Because they’re cannibals.

Eden escapes, because she’s a bad ass, and kills Sol’s main squeeze Viper (Lee-Anne Liebenberg), because she’s a bad ass, and then takes a fellow prisoner with her, because that prisoner is Cally (MyAnna Bunning), because Cally happens to be Kane’s daughter. After they get out of the city, they head into the woods, which leads them to Kane and his King Arthur leftovers for a medieval repeat of what we just saw. Kane tells them he never developed a cure, but they were naturally resistant to the virus.


They escape here, bust a Bentley out of storage, and then head out on a car chase, which ends with the bus exploding and Sol losing his head. Eden calls in Canaris (Hatcher killed himself when he feared he was infected), gives them Cally (they can derive a cure from her blood) and the one remaining member of her team, but Sinclair stays behind because she wants to track down her mother’s old house.
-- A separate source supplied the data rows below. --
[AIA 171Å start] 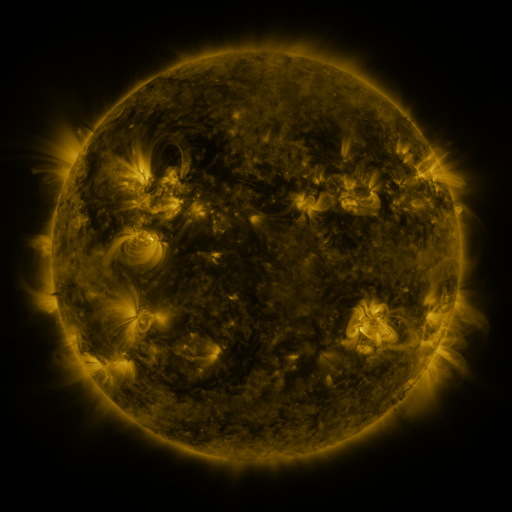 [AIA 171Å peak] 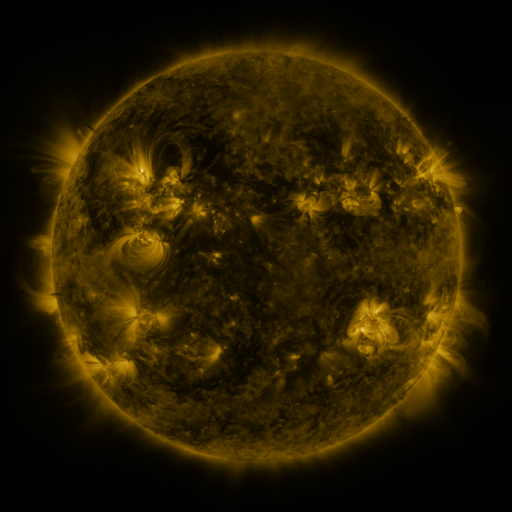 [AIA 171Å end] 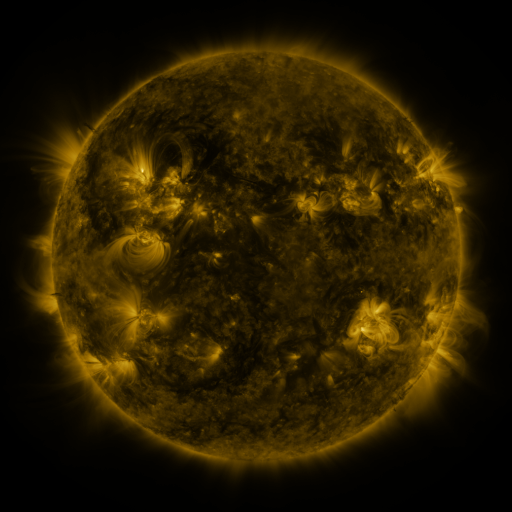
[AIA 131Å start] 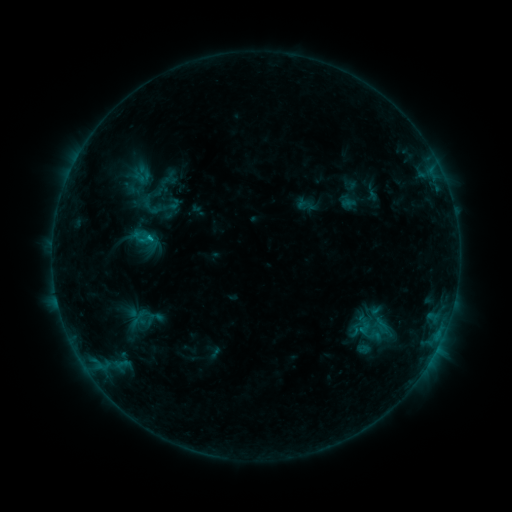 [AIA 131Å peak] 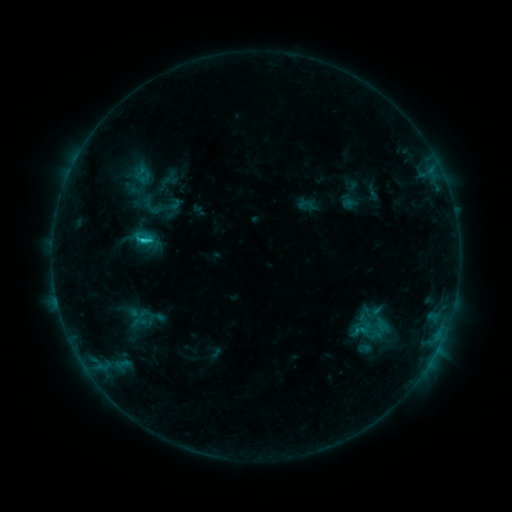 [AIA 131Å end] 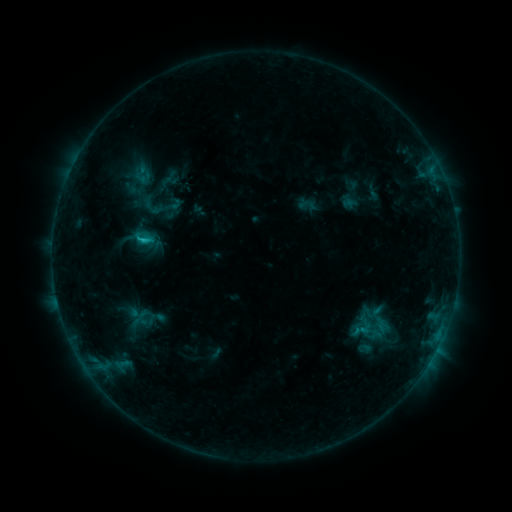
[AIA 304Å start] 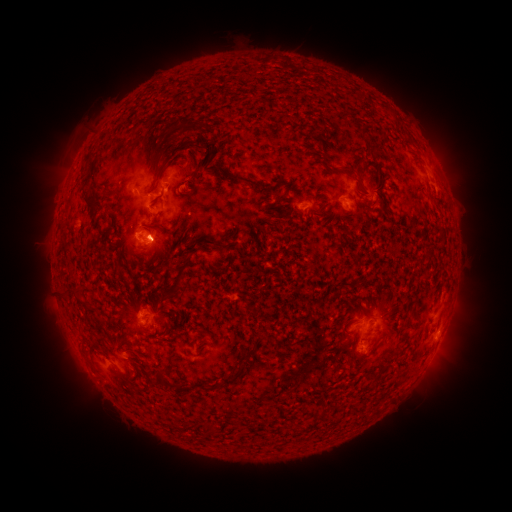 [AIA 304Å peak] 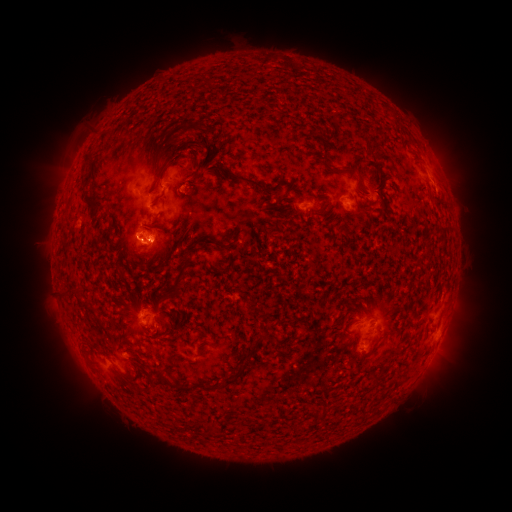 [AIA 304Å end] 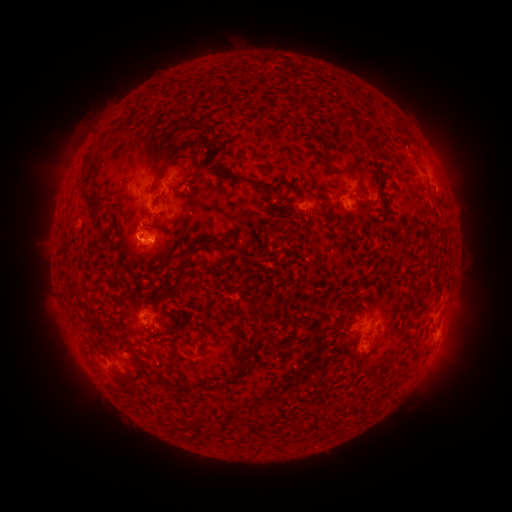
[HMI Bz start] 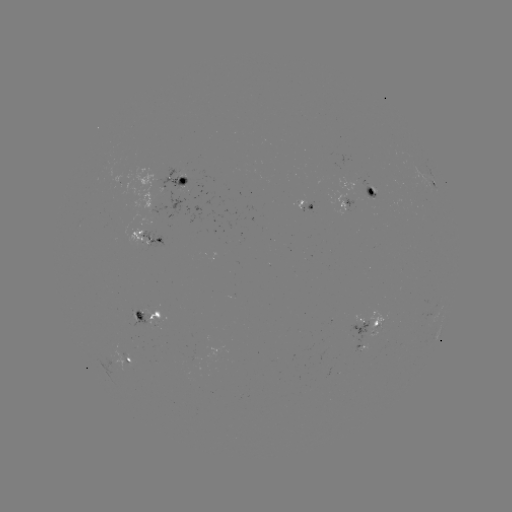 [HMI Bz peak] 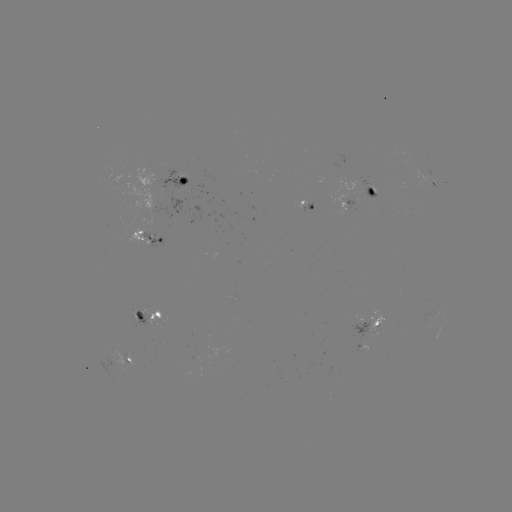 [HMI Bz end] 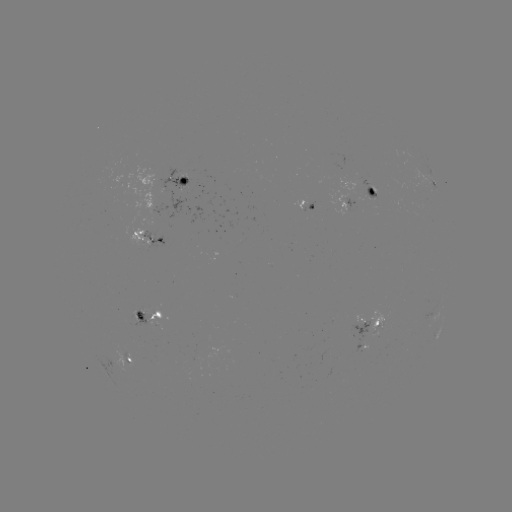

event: flare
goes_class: C2.0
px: (146, 241)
At the end of the film, she delivers a disk to Nelson that she recorded with her fake eye (did I forget to mention she has a fake eye?) that helps bring Canaris down, because Canaris was all in favor of not using any cure until after enough people in London have died to cull the herd that is the population of London.

The film ends with Sinclair claiming leadership of the Marauders, which doesn’t really sound like an awesome time to me, but does set up a sequel we’ll never see because not enough people liked it or saw it.


In truth, there’s nothing special about DOOMSDAY that makes me hate you for not liking it, but for me, it hits enough notes that it makes for a good, solid, post-apocalyptic action film. I just bought the Blu ray out of the $8 bin (actually, the $7.88 bin) at Walmart and it’s a slick watch. DOOMSDAY moves fast, hits hard, looks great, and it has Rhona Mitra kicking ass. It doesn’t have the style or narrative strength of something like 28 Days Later, but if you like these post-apocalypse stories like I do, DOOMSDAY delivers.

4 thoughts on “DOOMSDAY: The Hounds are Hungry

  1. I think if I didn’t know the director going into this film, I would’ve enjoyed it a whole lot more. But after watching Dog Soldiers and The Descent, I was expecting a little more from Marshall, so I was a bit disappointed.


    • It’s always to my surprise when I realize I still haven’t watched THE DESCENT. It’s just one of those movies that’s slipped through the cracks. I need to make a point to see it.